Who to blame for the demise of Labour’s £28 billion annual green investment pledge? According to Keir Starmer, it’s the Conservatives. He said this afternoon: ‘What would be really irresponsible is to know the damage done to the economy by this failed government and ignore that and pretend it didn’t happen.’ The party briefing is that because the Conservatives have crashed the economy and Jeremy Hunt plans to ‘max out’ the country’s credit card, the £28 billion is now unaffordable.
A quick way to set fire to voters’ trust in you is to drop your fiscal rules as soon as they don’t feel very fun. Within the party, there is a debate about whether Ed Miliband or Rachel Reeves is to blame. Miliband, as shadow energy secretary, is accused of pushing so hard for it in the first place. The charge against Reeves is that she has exerted so much power that the party is failing to look remotely ambitious about the future. Those who blame Miliband are, interestingly, not particularly malign towards him: they just think he’s very good at working hard and making the (wrong) case for (wrong) policies. Those who blame Reeves think that Labour doesn’t need to be so cautious about its economic credibility when the Conservatives have burnt theirs.

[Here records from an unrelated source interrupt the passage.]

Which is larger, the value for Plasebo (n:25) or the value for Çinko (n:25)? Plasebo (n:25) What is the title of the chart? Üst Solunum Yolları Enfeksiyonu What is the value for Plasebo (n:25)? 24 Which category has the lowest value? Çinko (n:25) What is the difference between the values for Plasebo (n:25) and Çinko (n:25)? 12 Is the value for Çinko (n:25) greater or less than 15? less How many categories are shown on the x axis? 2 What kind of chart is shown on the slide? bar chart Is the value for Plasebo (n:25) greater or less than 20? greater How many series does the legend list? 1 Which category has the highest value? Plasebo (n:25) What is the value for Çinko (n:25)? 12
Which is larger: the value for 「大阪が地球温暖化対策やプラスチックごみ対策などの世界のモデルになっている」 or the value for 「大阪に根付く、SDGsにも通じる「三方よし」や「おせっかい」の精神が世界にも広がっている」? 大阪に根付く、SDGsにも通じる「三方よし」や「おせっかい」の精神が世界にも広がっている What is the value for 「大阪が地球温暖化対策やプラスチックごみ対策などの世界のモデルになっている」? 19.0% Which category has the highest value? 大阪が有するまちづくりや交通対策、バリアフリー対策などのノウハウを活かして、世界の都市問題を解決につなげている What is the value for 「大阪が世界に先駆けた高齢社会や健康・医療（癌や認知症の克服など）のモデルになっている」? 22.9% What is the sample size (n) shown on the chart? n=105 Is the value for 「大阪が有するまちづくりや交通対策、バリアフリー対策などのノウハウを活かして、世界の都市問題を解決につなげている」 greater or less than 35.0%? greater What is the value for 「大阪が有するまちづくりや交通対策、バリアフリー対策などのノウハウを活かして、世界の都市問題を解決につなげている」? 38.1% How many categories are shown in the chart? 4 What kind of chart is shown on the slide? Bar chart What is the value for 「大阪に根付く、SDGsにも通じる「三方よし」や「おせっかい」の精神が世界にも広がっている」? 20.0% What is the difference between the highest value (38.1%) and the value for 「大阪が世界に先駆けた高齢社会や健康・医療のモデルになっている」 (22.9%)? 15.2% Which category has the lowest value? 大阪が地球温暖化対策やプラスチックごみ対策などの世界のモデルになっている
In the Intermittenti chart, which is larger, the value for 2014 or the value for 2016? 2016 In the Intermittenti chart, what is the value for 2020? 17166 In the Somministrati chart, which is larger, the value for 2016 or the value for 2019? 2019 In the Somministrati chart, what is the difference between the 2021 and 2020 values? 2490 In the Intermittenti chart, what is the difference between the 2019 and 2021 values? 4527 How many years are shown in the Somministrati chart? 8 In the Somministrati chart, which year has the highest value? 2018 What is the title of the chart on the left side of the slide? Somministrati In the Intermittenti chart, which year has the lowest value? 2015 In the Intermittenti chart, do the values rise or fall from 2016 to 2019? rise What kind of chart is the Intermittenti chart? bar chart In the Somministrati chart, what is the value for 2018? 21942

A third school of thought, that largely hails from the grandee wing of the party, is that while Keir Starmer is ruthless enough to change the Labour party, he still doesn’t really know what he personally believes. That’s why the shadow frontbench has spent the past few weeks in a weird public liveblog about what it thinks about whether the £28 billion should stay or go. Starmer hasn’t exerted control over colleagues in the way he does when it comes to internal party matters, for the simple reason that he doesn’t know what he wants to control.